Stored data entries
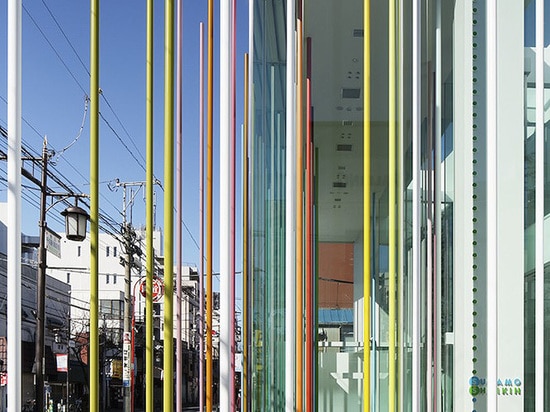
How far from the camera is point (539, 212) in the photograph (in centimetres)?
124

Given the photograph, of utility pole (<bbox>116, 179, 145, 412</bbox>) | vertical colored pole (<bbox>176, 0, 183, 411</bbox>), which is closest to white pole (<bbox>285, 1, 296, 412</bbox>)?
vertical colored pole (<bbox>176, 0, 183, 411</bbox>)

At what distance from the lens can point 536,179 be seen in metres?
1.25

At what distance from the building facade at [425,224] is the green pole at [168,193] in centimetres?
9

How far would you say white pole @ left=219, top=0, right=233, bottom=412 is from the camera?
1.09 m

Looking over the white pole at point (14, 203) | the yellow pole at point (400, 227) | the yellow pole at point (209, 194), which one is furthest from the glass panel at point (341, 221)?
the white pole at point (14, 203)

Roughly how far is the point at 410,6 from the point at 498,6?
222 mm

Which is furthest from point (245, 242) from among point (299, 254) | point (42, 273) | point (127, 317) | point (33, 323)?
point (33, 323)

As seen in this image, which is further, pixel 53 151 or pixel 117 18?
pixel 117 18

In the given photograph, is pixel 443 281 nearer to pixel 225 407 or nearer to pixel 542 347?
pixel 542 347

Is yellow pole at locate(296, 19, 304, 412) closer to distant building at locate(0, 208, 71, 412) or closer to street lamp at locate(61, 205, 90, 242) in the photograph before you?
street lamp at locate(61, 205, 90, 242)

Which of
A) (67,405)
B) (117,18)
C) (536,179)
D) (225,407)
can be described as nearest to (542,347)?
(536,179)

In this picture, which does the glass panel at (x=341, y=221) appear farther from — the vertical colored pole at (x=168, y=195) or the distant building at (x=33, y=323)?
the distant building at (x=33, y=323)

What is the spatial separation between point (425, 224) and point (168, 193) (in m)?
0.52

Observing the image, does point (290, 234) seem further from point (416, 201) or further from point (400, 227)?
point (400, 227)
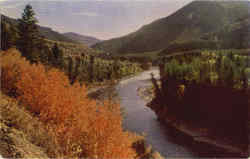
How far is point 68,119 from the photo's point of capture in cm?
1694

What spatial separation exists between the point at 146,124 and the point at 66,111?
11.9 m

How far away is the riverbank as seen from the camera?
2140cm

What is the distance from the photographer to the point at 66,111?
18156 millimetres

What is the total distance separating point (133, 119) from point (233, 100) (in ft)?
33.9

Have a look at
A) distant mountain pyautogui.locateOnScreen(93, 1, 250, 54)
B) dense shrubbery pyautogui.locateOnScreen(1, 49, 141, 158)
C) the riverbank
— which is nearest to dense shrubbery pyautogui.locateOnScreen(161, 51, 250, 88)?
distant mountain pyautogui.locateOnScreen(93, 1, 250, 54)

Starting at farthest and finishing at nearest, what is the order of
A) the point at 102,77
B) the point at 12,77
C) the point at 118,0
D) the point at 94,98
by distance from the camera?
the point at 102,77, the point at 94,98, the point at 12,77, the point at 118,0

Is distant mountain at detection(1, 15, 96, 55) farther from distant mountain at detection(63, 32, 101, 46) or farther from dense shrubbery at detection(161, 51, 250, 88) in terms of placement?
dense shrubbery at detection(161, 51, 250, 88)

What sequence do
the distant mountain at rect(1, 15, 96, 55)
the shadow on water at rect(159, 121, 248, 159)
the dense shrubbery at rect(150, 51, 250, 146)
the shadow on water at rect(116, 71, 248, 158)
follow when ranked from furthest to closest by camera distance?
the shadow on water at rect(116, 71, 248, 158), the dense shrubbery at rect(150, 51, 250, 146), the shadow on water at rect(159, 121, 248, 159), the distant mountain at rect(1, 15, 96, 55)

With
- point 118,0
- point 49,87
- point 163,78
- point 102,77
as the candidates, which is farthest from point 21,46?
point 163,78

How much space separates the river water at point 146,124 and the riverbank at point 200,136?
99 centimetres

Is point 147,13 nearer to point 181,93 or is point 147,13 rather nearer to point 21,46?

▸ **Exercise**
Please extract every line of the listing above word for word, leaving the pictures out of your answer.

▸ **Result of this exercise**
How far from the camera is point (539, 212) in the photograph (in centimetres)?
124

Given the photograph, of utility pole (<bbox>116, 179, 145, 412</bbox>) | vertical colored pole (<bbox>176, 0, 183, 411</bbox>), which is closest to white pole (<bbox>285, 1, 296, 412</bbox>)?
vertical colored pole (<bbox>176, 0, 183, 411</bbox>)

At what distance from the lens can point 536,179 be seen in metres?
1.25

At what distance from the building facade at [425,224] is the green pole at [168,193] in centimetres?
9

How far would you say white pole @ left=219, top=0, right=233, bottom=412 is from the camera?
1.09 m

Looking over the white pole at point (14, 203) | the yellow pole at point (400, 227) | the yellow pole at point (209, 194), which one is furthest from the glass panel at point (341, 221)?
the white pole at point (14, 203)

Roughly how far is the point at 410,6 from the point at 498,6?
222 mm

Which is furthest from point (245, 242) from among point (299, 254) | point (42, 273) | point (127, 317) | point (33, 323)?
point (33, 323)

As seen in this image, which is further, pixel 53 151 or pixel 117 18?
pixel 117 18

In the given photograph, is pixel 443 281 nearer to pixel 225 407 or nearer to pixel 542 347?
pixel 542 347

Is yellow pole at locate(296, 19, 304, 412) closer to distant building at locate(0, 208, 71, 412) or closer to street lamp at locate(61, 205, 90, 242) in the photograph before you?
street lamp at locate(61, 205, 90, 242)

Which of
A) (67,405)
B) (117,18)
C) (536,179)
D) (225,407)
can be described as nearest to (542,347)?
(536,179)

In this picture, which does the glass panel at (x=341, y=221) appear farther from — the vertical colored pole at (x=168, y=195) or the distant building at (x=33, y=323)?
the distant building at (x=33, y=323)

What is the spatial separation between point (425, 224) and point (168, 193) (in m)?
0.52

Observing the image, does point (290, 234) seem further from point (416, 201) or further from point (400, 227)?
point (400, 227)
How far is point 68,119 from the photo's point of capture in cm?
1694

What spatial separation exists between the point at 146,124 and the point at 66,111?
11.9 m

How far away is the riverbank as seen from the camera?
2140cm

What is the distance from the photographer to the point at 66,111?
18156 millimetres

What is the total distance separating point (133, 119) from point (233, 100) (in ft)?
33.9

Have a look at
A) distant mountain pyautogui.locateOnScreen(93, 1, 250, 54)
B) dense shrubbery pyautogui.locateOnScreen(1, 49, 141, 158)
C) the riverbank
— which is nearest to dense shrubbery pyautogui.locateOnScreen(161, 51, 250, 88)?
distant mountain pyautogui.locateOnScreen(93, 1, 250, 54)

Starting at farthest and finishing at nearest, what is the order of
A) the point at 102,77
B) the point at 12,77
C) the point at 118,0
D) the point at 94,98
by distance from the camera?
the point at 102,77, the point at 94,98, the point at 12,77, the point at 118,0

Is distant mountain at detection(1, 15, 96, 55) farther from distant mountain at detection(63, 32, 101, 46) or farther from dense shrubbery at detection(161, 51, 250, 88) in terms of placement?
dense shrubbery at detection(161, 51, 250, 88)

What sequence do
the distant mountain at rect(1, 15, 96, 55)
the shadow on water at rect(159, 121, 248, 159)
the dense shrubbery at rect(150, 51, 250, 146)
the shadow on water at rect(116, 71, 248, 158)
follow when ranked from furthest to closest by camera distance?
the shadow on water at rect(116, 71, 248, 158), the dense shrubbery at rect(150, 51, 250, 146), the shadow on water at rect(159, 121, 248, 159), the distant mountain at rect(1, 15, 96, 55)

With
- point 118,0
- point 49,87
- point 163,78
- point 102,77
as the candidates, which is farthest from point 21,46?
point 163,78

How much space separates the river water at point 146,124 and the riverbank at point 200,136?
99 centimetres

Is point 147,13 nearer to point 181,93 or is point 147,13 rather nearer to point 21,46?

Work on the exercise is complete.